*The problem*:
Answer these questions using the summary of the hospital price study below.
1. When did the CMS Hospital Price Transparency rule take effect?
2. Data were gathered from how many US hospitals?
3. What is the largest payer-specific interquartile range the researchers saw for PCI within the hospitals?

*Excerpt*:
::::::

A new JAMA study found substantial cost variations in common cardiovascular tests and procedures across top US hospitals.
Boston-based researchers capitalized on the CMS Hospital Price Transparency rule (effective Jan 2021), which requires hospitals to publicly post projected out-of-pocket expenses, as well as payer-specific negotiated rates, for standard care services.
The investigators gathered data from the 20 highest-ranking US hospitals (including Cleveland Clinic, Cedars-Sinai Medical Center, and Brigham and Women’s Hospital) and identified the following median payer-negotiated ranges across the hospitals:
- Echocardiogram: $204 to $2,588
- Stress test: $463 to $3,230
- Right heart catheterization: $2,821 to $9,382
- Coronary angiogram: $2,868 to $9,203
- PCI: $657 to $25,521
- Pacemaker implantation: $506 to $20,002
Costs varied widely even for the same procedure within a single hospital, depending on the payer. Here are the largest payer-specific interquartile ranges (the spread of the middle 50% of data) the researchers saw within the hospitals:
- Echocardiogram: $470 to $3,022
- Stress test: $776 to $3,473
- RHC: $3,143 to $12,926
- Coronary angiogram: $4,011 to $14,486
- PCI: $11,325 to $23,392
- Pacemaker implantation: $8,474 to $22,694
The Takeaway
This study exposed huge hospital-level price variations for routine CV tests and procedures, which don’t seem to reflect differences in quality-of-care. The authors suggested that the variations “may instead reflect which stakeholder—hospital or insurance company—has stronger negotiating power in the boardroom, which is often dictated by market dynamics.”

::::::

*Information provided*:
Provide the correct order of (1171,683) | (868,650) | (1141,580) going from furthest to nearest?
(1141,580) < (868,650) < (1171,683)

::::::

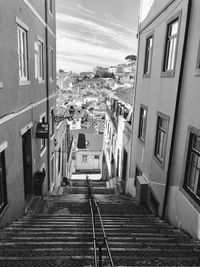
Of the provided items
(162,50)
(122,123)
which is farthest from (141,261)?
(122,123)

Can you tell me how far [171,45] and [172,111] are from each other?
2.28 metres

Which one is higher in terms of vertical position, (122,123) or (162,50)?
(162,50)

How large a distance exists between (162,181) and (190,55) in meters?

::::::

*Written answer*:
1. January 2021
2. The 20 highest-ranking US hospitals
3. $11,325 to $23,392